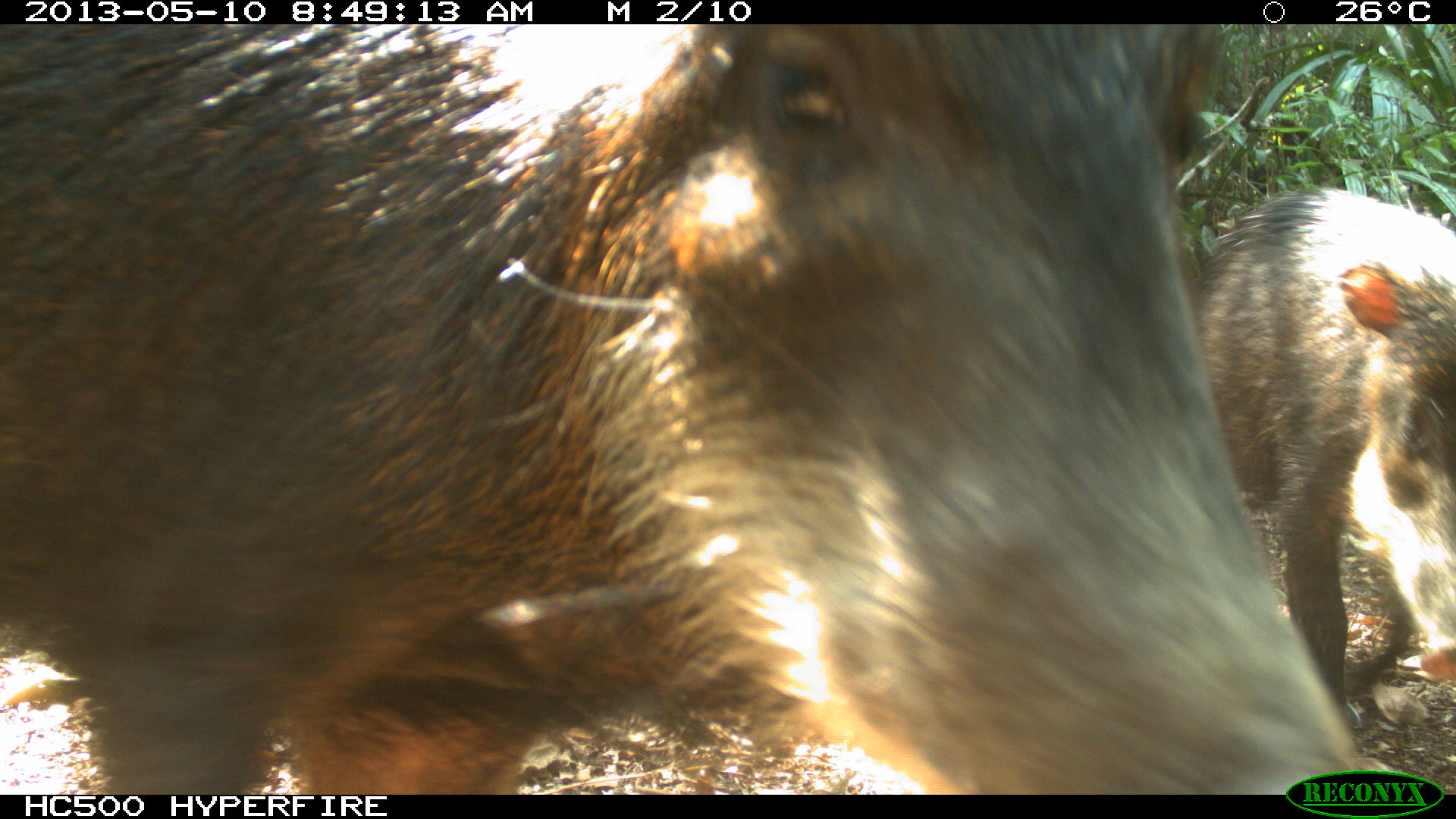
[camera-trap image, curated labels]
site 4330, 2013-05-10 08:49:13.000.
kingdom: Animalia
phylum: Chordata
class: Mammalia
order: Artiodactyla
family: Tayassuidae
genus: Tayassu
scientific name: Tayassu pecari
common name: white-lipped peccary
Tayassu pecari (white-lipped peccary), count 4.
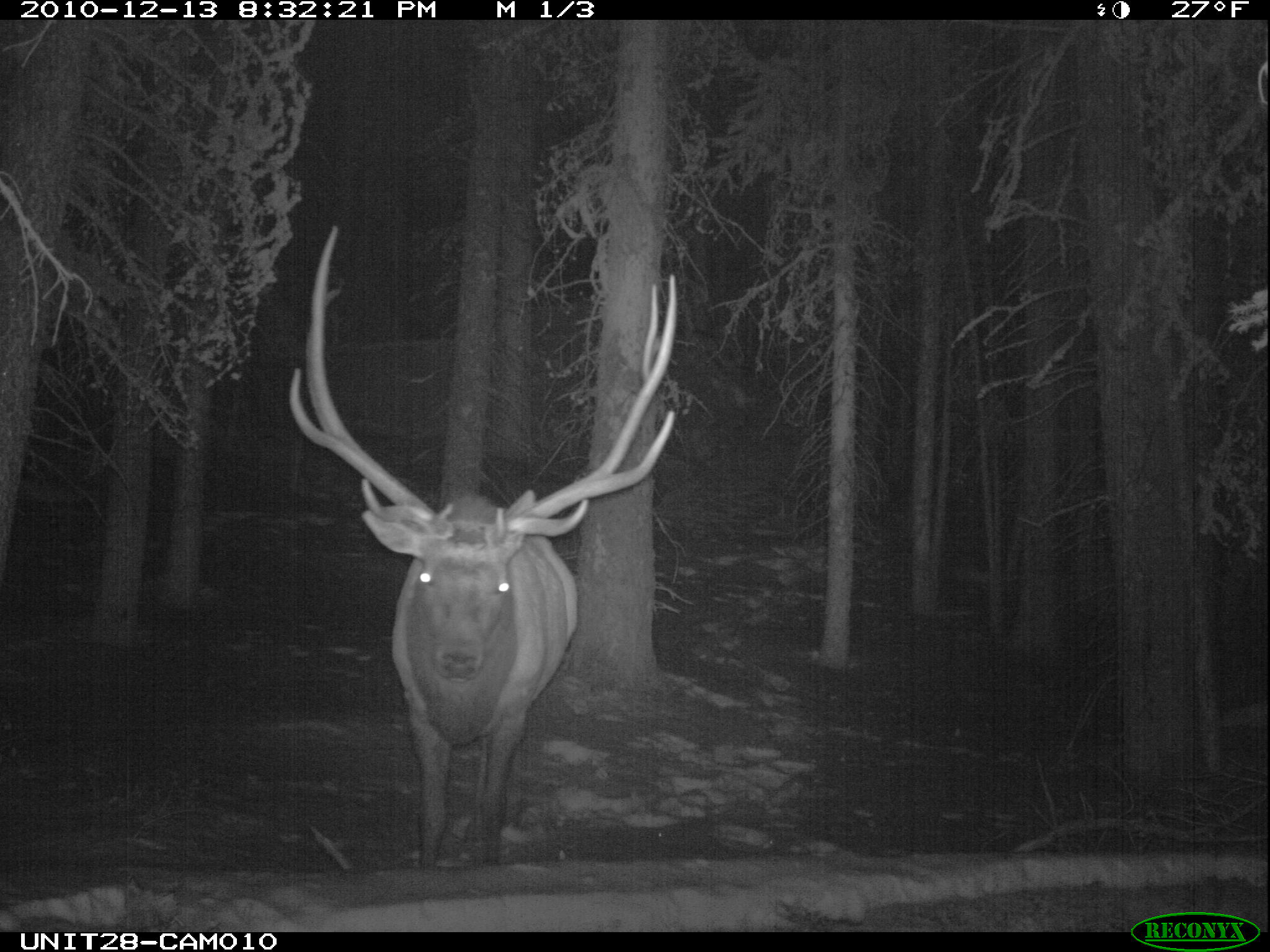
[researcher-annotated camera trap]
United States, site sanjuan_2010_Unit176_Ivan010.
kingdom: Animalia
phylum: Chordata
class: Mammalia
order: Artiodactyla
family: Cervidae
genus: Cervus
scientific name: Cervus elaphus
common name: red deer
==========
*Instructions to follow*. Report every line containing the string "site" in the material.

*Answer box*.
site 4330, 2013-05-10 08:49:13.000.
United States, site sanjuan_2010_Unit176_Ivan010.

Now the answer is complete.